There is a performance directory that should contain the performance.json <model_dir>/performance/performance.json. This contains information as listed below:

  • compile_time - The amount of time that it took to compile the model to generate the Cerebras executable.

  • est_samples_per_sec - The estimated performance in terms of samples per second based on the Cerebras compile. Note that this number is theoretical and actual performance may vary.

  • programming_time - This is the time taken to prepare the system and load with the model that is compiled.

  • samples_per_sec - The actual performance of your run execution.
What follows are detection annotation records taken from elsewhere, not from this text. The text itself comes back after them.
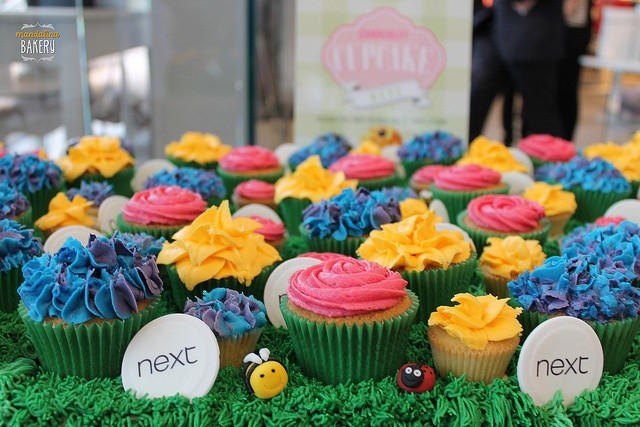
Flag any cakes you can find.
[397,128,463,178]
[0,219,44,313]
[0,148,64,213]
[583,129,640,199]
[356,197,478,324]
[231,179,275,212]
[278,252,419,385]
[0,184,34,228]
[301,186,400,263]
[52,133,136,196]
[181,288,267,369]
[140,166,228,208]
[64,179,116,208]
[375,184,418,202]
[522,175,576,234]
[506,253,640,374]
[535,147,634,221]
[427,291,524,386]
[544,211,640,283]
[286,133,352,173]
[216,145,284,206]
[116,185,209,242]
[430,163,510,226]
[230,203,285,252]
[163,132,232,172]
[516,133,577,166]
[271,154,360,235]
[474,236,548,298]
[328,151,400,191]
[457,192,552,255]
[407,164,448,202]
[155,200,282,313]
[452,133,532,186]
[34,192,98,231]
[16,230,165,380]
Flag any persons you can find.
[497,1,592,143]
[469,0,512,143]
  • suspected_input_bottleneck - This is a beta feature. It indicates whether you are input-starved and need more input workers to feed the Cerebras system.

  • total_samples - The total gross samples that were iterated during the execution.

  • total_time - The total time it took to complete the total samples.


Checkpoints are stored in <model_dir>/model-ckpt*.

Tensorboard event files

Tensorboard event files are stored in <model_dir> directory.

yaml files content after the run

The yaml file is stored in train directory. This yaml file contains information about the specifics of the run, such as model specific configuration (eg. dropout, activation_fn), optimizer type and optimizer parameters, input data configuration, such as batch_size, and shuffle and run configuration, such as max_steps, checkpoint_steps, and num_epochs.